There’s nothing novel about people craving control of their health, and marketing food and beverages as comprehensive health solutions is not a new phenomenon: One-stop-shop predecessors include Soylent, beloved by bio-hacking tech bros, and Daily Harvest, a smoothie company and influencer darling recently embroiled in a recall scandal.
AG1’s purported benefits are vague enough to compel credulous consumers. It “promotes gut health,” “supports immunity,” “boosts energy” and “helps recovery,” the company claims. Of course, there’s fine print: “These statements have not been evaluated by the Food and Drug Administration. This product is not intended to diagnose, treat, cure or prevent any disease.”
“The overarching drive to buy something like that is not feeling good enough about your body,” said Christy Harrison, a dietitian and author whose forthcoming book focuses on the traps of the wellness industry. “It’s a slippery slope. You feel bad about yourself, you want to self-optimize and you think that you can do that through this wellness phenomena, like Athletic Greens or Soylent or intermittent fasting.”
At the core of our obsession with wellness, and the proliferation of these products, said Alissa Rumsey, a dietitian and author of the book “Unapologetic Eating,” is the very human fear of death and desire for control. The wellness industry perpetuates both. “It can make people feel like their health is 100 percent in their control,” she said. “But it’s not.”
“We know what happens when we eat the whole fruit or the whole vegetable,” Ms. Rumsey said. “It’s not quite as clear when they’re broken down into the compounds in these powders.”

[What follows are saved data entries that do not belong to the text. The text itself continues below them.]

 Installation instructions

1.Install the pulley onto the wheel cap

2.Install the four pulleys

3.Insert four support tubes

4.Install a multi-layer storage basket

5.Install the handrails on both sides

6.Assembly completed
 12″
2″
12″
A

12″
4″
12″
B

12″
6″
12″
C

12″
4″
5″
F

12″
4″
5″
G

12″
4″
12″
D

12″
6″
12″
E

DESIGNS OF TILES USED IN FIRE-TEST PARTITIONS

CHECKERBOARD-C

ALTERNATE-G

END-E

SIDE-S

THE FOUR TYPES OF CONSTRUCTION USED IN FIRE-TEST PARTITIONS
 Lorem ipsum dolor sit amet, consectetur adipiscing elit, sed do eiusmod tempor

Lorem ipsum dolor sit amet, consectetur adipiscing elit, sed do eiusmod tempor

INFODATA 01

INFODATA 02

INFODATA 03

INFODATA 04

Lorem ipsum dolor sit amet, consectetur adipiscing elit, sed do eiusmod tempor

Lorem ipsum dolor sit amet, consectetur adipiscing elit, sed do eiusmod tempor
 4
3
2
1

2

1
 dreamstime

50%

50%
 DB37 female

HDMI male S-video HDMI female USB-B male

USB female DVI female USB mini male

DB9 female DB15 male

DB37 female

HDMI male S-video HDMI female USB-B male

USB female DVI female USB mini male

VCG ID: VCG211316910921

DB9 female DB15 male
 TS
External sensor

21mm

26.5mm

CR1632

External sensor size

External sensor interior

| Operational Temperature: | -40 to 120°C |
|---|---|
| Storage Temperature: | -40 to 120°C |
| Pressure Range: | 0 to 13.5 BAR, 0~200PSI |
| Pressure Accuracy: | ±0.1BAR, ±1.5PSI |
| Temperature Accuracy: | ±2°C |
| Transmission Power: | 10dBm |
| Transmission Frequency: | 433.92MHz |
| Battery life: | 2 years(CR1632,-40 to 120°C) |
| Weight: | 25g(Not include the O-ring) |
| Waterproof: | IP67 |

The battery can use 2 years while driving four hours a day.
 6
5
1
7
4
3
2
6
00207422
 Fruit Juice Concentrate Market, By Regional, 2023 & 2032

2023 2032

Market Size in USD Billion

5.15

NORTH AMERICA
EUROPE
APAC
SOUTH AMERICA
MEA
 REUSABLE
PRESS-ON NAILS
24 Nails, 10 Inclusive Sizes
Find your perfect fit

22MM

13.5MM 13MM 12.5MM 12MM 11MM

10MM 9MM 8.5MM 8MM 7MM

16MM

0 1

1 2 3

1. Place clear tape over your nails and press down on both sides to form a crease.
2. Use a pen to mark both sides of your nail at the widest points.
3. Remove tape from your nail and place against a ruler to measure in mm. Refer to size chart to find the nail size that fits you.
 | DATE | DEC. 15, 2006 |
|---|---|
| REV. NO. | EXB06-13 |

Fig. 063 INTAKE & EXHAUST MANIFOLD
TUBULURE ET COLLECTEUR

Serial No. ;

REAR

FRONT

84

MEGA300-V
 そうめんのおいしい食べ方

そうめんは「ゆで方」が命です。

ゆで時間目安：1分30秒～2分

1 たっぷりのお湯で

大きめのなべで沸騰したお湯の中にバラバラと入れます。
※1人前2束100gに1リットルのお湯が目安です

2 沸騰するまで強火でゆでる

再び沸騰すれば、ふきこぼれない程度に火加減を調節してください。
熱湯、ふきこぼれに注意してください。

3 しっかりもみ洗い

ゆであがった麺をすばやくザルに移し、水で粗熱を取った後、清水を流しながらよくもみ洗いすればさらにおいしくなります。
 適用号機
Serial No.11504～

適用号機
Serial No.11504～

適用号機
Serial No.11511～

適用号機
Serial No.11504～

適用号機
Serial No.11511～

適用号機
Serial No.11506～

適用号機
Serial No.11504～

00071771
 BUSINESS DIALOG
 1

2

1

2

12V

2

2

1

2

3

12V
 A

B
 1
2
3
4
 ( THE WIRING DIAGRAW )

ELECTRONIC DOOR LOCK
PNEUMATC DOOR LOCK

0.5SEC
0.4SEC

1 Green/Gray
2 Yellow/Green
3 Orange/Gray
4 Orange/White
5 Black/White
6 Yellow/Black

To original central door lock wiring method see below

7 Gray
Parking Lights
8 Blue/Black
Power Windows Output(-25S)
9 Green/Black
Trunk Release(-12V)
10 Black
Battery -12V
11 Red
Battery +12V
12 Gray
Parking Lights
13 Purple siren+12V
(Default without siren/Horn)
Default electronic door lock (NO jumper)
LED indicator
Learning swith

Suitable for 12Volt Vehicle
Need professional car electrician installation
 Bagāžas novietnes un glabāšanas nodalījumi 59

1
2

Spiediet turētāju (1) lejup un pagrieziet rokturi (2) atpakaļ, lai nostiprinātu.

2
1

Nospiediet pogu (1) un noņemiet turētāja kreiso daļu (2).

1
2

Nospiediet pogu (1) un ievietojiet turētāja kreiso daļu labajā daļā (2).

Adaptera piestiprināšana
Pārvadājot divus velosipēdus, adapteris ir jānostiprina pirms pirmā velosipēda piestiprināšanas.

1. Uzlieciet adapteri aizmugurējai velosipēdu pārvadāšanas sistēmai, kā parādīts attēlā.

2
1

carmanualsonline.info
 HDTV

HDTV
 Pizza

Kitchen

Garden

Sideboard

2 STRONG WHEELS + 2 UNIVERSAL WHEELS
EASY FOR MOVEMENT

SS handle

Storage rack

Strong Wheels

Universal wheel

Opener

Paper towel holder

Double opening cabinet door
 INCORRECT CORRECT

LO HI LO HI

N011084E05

So how, in the rapidly expanding and highly unregulated world of wellness, is a consumer to make an informed choice?
Those who can afford to experiment with something like Athletic Greens — like Ms. Fadel — are probably eating enough fruits and vegetables, Ms. Harrison said.
“Most people don’t need supplements of any kind — whether its green powders or pill supplements.”